Prohibition of destructive commands on production systems without confirmation. Tools like molly-guard (which requires typing the hostname before allowing shutdown or reboot on a server) and custom wrappers around rm that require confirmation for operations on critical directories are not new, but their adoption increased after the GitLab incident.

Infrastructure as Code for backup configuration. The LVM snapshots and Azure disk snapshots were “not configured,” meaning the capability existed but the configuration was never applied. After the incident, the practice of defining backup configurations in infrastructure-as-code (Terraform, Ansible, or similar tools) and verifying their presence through automated compliance checks became more widely adopted. If the backup configuration is code, it can be reviewed, versioned, and tested. If it is a manual step in a setup checklist, it can be skipped.

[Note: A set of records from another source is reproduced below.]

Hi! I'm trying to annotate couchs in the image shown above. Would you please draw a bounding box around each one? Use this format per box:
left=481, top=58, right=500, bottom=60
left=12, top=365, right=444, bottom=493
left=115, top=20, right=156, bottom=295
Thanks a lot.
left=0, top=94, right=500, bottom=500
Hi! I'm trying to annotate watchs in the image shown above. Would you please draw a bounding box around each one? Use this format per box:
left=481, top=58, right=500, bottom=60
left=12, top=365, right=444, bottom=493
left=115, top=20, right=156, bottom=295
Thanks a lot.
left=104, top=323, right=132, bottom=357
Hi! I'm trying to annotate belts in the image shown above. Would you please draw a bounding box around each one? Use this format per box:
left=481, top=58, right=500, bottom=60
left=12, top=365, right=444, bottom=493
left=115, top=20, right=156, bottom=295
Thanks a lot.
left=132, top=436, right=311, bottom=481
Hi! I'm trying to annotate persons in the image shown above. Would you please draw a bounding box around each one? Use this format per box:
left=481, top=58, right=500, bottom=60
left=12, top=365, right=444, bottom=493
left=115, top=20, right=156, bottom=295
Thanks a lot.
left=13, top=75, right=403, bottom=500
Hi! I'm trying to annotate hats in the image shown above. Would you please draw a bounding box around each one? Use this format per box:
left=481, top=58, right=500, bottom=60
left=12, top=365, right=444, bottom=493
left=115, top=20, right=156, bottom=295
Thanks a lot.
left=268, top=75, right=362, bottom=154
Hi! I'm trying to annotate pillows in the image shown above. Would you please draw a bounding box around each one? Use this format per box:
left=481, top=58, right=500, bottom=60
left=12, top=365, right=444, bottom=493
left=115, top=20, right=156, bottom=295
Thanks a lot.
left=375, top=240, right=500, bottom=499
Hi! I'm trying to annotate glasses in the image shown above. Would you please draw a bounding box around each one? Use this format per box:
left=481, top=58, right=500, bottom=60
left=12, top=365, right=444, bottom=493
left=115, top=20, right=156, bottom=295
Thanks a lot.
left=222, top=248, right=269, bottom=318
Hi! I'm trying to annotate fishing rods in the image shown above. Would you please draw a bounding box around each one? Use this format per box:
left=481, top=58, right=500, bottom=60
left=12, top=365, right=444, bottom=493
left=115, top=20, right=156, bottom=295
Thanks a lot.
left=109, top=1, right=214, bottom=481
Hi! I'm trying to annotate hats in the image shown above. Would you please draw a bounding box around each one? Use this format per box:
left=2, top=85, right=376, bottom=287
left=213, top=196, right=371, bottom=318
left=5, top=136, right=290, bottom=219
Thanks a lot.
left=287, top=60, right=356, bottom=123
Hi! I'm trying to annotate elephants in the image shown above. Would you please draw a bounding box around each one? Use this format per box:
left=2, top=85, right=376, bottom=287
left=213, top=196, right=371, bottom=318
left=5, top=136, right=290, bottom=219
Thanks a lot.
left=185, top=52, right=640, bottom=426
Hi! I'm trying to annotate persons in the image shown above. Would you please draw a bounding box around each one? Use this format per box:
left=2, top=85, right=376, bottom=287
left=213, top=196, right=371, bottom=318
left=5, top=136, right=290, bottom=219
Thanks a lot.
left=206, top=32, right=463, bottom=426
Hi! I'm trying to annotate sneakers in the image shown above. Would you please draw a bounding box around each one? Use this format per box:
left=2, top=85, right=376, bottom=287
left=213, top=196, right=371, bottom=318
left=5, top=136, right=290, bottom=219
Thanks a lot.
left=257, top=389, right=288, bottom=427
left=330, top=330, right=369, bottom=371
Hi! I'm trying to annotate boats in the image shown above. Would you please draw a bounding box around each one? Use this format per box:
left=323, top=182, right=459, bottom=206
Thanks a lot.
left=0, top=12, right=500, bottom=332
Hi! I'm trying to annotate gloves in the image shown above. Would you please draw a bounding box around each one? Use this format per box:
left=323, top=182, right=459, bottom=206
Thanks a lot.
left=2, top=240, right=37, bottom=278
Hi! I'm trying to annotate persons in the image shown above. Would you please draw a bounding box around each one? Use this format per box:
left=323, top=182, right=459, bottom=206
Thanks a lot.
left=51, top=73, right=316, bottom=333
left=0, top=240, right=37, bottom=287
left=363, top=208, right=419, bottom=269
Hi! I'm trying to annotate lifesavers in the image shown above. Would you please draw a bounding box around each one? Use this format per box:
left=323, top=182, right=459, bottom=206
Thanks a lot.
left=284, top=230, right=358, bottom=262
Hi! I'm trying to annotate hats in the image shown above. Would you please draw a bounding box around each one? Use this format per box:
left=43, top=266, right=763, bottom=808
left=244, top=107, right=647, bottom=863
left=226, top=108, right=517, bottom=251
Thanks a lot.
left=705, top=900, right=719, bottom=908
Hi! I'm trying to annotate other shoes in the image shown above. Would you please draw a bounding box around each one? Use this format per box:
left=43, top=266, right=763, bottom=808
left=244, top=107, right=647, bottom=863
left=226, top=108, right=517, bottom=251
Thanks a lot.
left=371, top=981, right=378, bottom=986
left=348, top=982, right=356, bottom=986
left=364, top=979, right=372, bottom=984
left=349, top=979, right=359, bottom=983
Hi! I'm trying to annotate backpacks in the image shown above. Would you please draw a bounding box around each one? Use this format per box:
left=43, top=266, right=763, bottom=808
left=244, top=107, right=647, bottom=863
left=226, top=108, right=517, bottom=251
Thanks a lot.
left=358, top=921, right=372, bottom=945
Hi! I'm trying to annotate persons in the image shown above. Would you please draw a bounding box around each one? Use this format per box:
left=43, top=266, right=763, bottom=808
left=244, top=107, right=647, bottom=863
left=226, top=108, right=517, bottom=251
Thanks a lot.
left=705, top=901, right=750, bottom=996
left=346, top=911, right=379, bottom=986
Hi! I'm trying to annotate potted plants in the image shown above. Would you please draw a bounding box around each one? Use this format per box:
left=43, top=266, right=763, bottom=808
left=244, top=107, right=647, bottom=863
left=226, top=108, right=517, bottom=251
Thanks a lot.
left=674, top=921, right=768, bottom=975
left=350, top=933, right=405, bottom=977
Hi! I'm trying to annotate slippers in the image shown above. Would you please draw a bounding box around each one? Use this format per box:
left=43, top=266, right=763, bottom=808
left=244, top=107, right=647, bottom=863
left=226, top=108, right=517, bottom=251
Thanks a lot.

GitLab’s own response. GitLab implemented comprehensive backup verification, including automated daily restore tests, monitoring of all backup processes with alerting, and separation of backup storage from the systems being backed up. The company’s transparency during the incident, including the live-streamed recovery, set a standard for incident communication that influenced the broader industry’s approach to public post-mortems.

The Rule

A backup that has never been restored is not a backup. It is an untested hypothesis. Verify backup integrity through automated, periodic restore tests, and monitor every backup process for silent failures. The time to discover that your backups do not work is not during the incident.

This rule comes from GitLab, where five independent backup mechanisms failed simultaneously because none had been tested under the conditions that mattered: an actual need to restore production data.